When I was 18, I ran away from home (yes, I realize that at 18 it’s not really “running away”, but stick with me).
Mom and I had butted heads since I was 13, and I had reached my limit. Our family was stationed at Malmstrom AFB in Great Falls, Montana at the time.
I had a friend pick me up and take me to a corner, where I had another friend pick me up. I wanted to make sure my mom couldn’t call friend #1 and beat the information out of him. (I need to add that I am SO grateful neither of my girls turned out like me!)
After a couple days, I called Dad to let him know I was okay. He acted super cool and thanked me for calling. Then he suggested that we meet at his apartment on base for a beer. This was the most grown-up invitation I had ever received! I accepted!
We had a house off-base, but Dad was often on-call, so he stayed on base in the barracks a lot.
I had a friend drive me back on base, and Dad was happy to see me. We grabbed a pizza and some beer and had a chat. At one point, he became misty when he told me that mom was worried about me. This surprised me. I had only seen Dad cry once in my life, and that was when his grandmother died. But I was a punk kid and would not be moved.

-------------------------

Directives:
[1] According to the running-away story, at which base was the family stationed at the time?
[2] Write the next part of the running-away story, picking up after its final sentence.

Data listing:
-------------------------

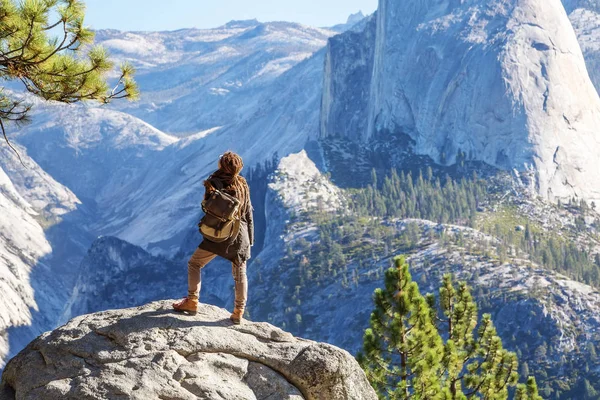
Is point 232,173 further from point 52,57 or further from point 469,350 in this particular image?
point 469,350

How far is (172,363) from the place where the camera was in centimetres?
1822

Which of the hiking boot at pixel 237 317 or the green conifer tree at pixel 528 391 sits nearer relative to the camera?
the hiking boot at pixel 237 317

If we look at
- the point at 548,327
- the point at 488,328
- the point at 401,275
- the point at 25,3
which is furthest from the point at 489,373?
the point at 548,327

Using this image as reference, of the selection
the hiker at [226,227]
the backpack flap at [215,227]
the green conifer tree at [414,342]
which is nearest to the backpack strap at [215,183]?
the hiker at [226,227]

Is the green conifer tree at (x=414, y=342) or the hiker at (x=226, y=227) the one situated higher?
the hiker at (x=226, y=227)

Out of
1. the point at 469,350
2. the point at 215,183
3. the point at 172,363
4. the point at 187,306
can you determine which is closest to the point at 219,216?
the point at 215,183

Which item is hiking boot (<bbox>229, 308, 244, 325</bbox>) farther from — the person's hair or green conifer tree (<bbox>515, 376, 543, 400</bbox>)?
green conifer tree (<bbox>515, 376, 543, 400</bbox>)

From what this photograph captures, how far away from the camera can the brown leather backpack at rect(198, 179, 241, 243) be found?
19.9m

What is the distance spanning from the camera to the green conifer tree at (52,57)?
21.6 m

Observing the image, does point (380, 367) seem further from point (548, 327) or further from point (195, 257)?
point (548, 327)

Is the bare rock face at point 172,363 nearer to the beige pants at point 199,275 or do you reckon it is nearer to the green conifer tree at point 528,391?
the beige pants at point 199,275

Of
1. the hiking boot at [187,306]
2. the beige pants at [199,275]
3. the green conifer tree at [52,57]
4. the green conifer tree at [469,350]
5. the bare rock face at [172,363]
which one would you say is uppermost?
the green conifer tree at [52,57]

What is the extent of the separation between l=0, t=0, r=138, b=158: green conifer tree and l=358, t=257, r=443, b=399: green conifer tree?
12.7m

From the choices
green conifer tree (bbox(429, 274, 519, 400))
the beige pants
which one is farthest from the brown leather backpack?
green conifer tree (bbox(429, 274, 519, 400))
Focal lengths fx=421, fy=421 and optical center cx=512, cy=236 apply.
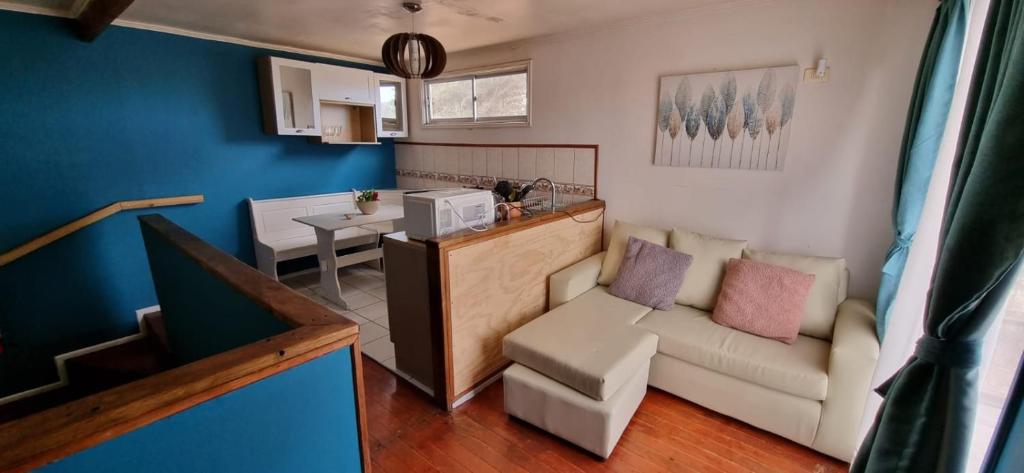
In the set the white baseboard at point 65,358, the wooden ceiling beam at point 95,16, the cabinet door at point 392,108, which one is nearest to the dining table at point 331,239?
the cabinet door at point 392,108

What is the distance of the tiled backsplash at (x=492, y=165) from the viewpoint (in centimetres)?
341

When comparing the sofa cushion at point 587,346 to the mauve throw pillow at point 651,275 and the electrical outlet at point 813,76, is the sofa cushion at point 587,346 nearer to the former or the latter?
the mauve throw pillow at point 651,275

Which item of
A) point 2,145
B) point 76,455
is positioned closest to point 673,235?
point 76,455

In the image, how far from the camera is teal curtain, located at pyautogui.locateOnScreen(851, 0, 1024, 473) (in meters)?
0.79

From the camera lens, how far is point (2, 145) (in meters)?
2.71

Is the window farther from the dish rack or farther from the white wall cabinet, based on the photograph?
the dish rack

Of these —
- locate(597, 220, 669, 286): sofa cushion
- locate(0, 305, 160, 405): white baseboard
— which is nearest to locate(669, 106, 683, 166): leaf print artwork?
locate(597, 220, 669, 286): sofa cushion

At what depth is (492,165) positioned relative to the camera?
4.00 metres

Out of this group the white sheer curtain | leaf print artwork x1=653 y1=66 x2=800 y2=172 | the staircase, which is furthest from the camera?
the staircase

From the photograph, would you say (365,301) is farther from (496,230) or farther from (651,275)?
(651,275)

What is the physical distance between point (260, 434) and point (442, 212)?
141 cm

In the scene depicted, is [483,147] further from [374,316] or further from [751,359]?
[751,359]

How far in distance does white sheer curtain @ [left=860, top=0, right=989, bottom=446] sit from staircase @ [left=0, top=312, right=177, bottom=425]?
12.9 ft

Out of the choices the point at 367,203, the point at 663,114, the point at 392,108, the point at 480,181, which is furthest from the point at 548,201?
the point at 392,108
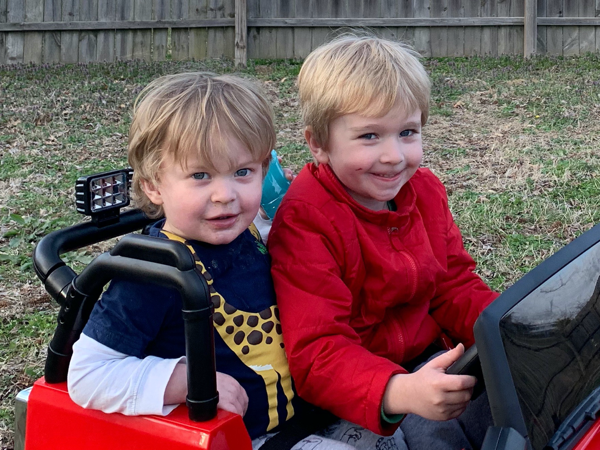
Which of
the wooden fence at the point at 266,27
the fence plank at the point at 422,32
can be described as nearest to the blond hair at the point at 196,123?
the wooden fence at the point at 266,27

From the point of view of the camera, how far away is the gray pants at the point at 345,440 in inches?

-------------------------

Outputs for the tasks:
[1] Malmstrom AFB in Great Falls, Montana.

[2]
After dinner, we grabbed another beer and headed down into the rec room to shoot some pool. There were some other guys down there and I felt very grown up. I think a better word was “cocky”.
As the evening came to an end, Dad casually asked me if I planned on coming back home. I just as casually told him no.
Without any buildup or drama, he looked at me (cool as Colonel Cucumber) and said, “Okay, that’s fine. Before you go, I will need the house key, the car key, and your military ID.”
The house key? No problem.
The car key? The car wasn’t even mine, and I never assumed I could take/use it anyway. Besides, I had loads of friends with wheels.
The ID card? Wait a minute! How could I get on base? My people were there! The pool was there! The YOUTH CENTER was there!
I quickly gave my dad a hug and told him I was coming home.
Well played Dad, well played.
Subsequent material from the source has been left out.